Analysts and bankers said likely Asian buyers were Fung
Brands, backed by Hong Kong billionaires Victor and William Fung
and owner of the Sonia Rykiel and Cerruti brands; Chinese real
estate group Great Ocean; and Asian conglomerate Swire, No. 1
shareholder in airline Cathay Pacific and distributor of
Repetto, Chevignon and Columbia in Hong Kong and mainland China.
Asian groups face competition from rivals in the Middle
East, including the Qatar Luxury Group, owner of leather brand
Le Tanneur, and Qatari investor Mayhoola, which bought Italian
fashion label Valentino in 2012 at 20 times current-year EBITDA.
Mayhoola is currently competing against an Asian fund for
Italian tailor Pal Zileri, which could fetch an enterprise value
of close to 100 million euros ($136 million), including net debt
of 45 million euros, a person close to the matter said. The deal
could value the brand at 15 times current year EBITDA and be
signed by the end of March, the person added.
Global luxury firms also have the firepower for more deals.
LVMH, which published an upbeat trading update on Thursday, had
3.2 billion euros of cash on its balance sheet at the end of
2013, while Richemont had 2.4 billion euros of disposable cash
at the end of March.
NEVER SAY NEVER
On the selling side, if all eyes are on the final stages of
the sale of a 20 percent stake in Versace and initial talks
between Roberto Cavalli and private equity firm Permira, other
brands could come on the market such as family-owned Italian
fashion brand Missoni, industry sources said.
Missoni, known for its bold stripes and zigzag patterns, is
viewed as a potential target after co-founder Ottavio and oldest
son Vittorio died last year.
Major Italian brands such Ermenegildo Zegna and Dolce &
Gabbana are also regarded as attractive targets, and while they
are unlikely to be up for sale, one industry banker said that
hadn't stopped other deals being done at the right price.
"Loro Piana, also, was never for sale yet it agreed to be
acquired in two weeks," the banker said, adding many were
surprised the deal was struck without major financial advisers.
"With this deal, I think Bernard Arnault (LVMH CEO) clearly
sent the message to Italian luxury brands that it they want to
sell, they should talk to him first."
Italy is not the only hunting ground for buyers.
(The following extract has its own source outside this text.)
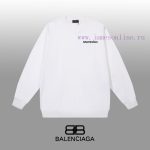 New Customers Only, Limit One. BALENCIAGA 24SS Classic Round Neck Hoodie11 Pairs Of Customized Fabrics 420g Large Loop High We lnmq9rn3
Several
French fashion brands are looking for funds such as Carven,
which has become the darling of fashion editors under the
creative stewardship of Guillaume Henry and is growing rapidly.
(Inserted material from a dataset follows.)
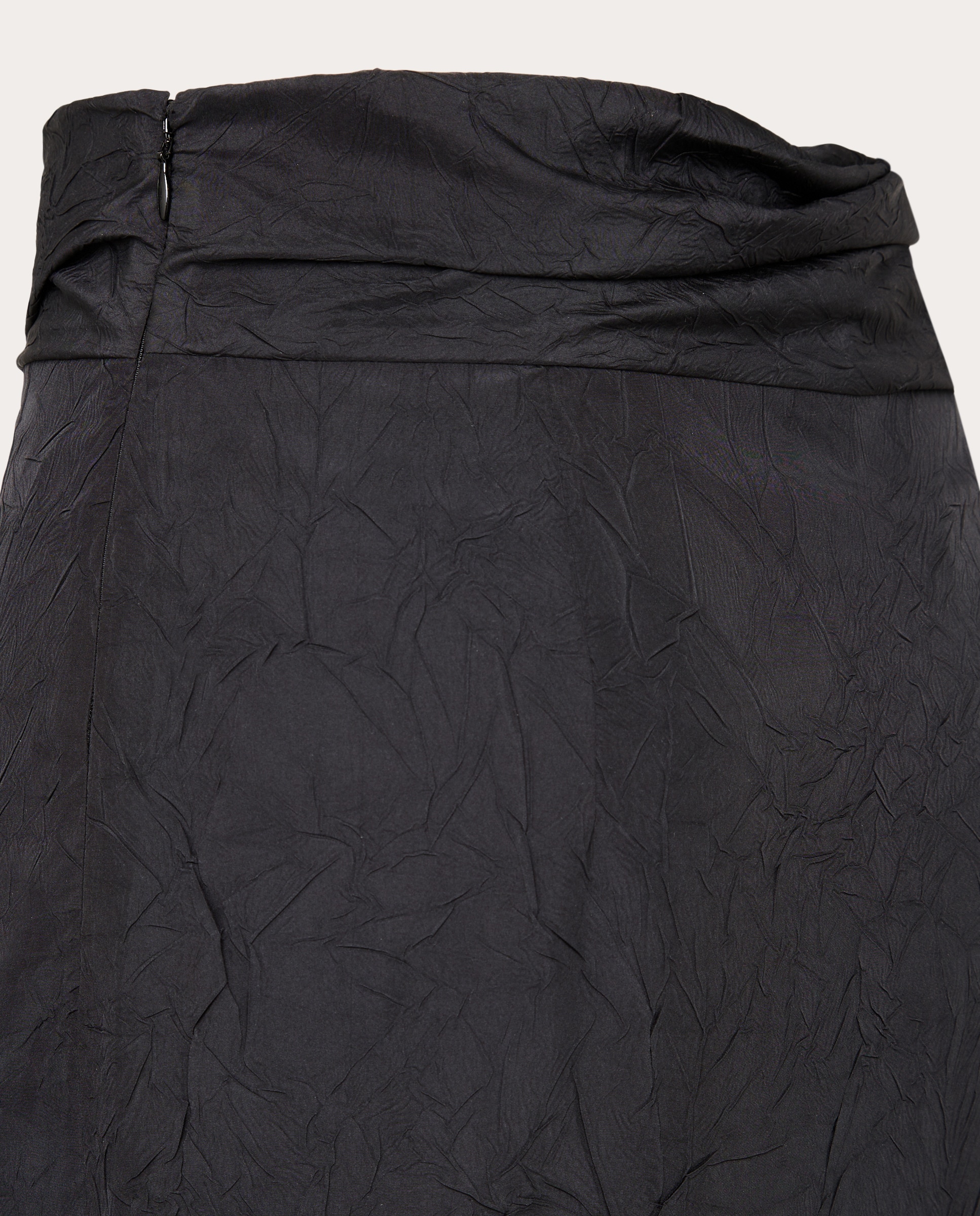 Saia midi Preto-4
There is also French tailor Smalto, which has been put on
the market, and fashion brand IKKS, which is in the early stage
of a sale process handled by Rothschild bankers.
Some private equity firms think Change Capital could decide
to sell its controlling stake in French fashion label Paule Ka,
and that LBO France, which owns 20 percent of fashion brand the
Kooples, might also look to sell, while they report that
financial buyers have been circling fashion brand Eleven Paris.
French crystal specialist Baccarat could come into play as
well, as tension rises between shareholders Starwood Capital,
Catterton Partners and a small minority investor, sources close
to the company said on condition of anonymity.
In the United States, private equity firm TSG Consumer
Partners made a preliminary offer this month for John Hardy
giving the jeweller an enterprise value of about $100 million,
while rivals such as Catterton and JH Partners have also shown
interest, sources close to the matter have said.
A deal could encourage others. Jewellery brand Ippolita,
majority-owned by private equity firm Castanea, may seek new
investors, and jeweller David Yurman could consider an initial
public offering, separate sources have said.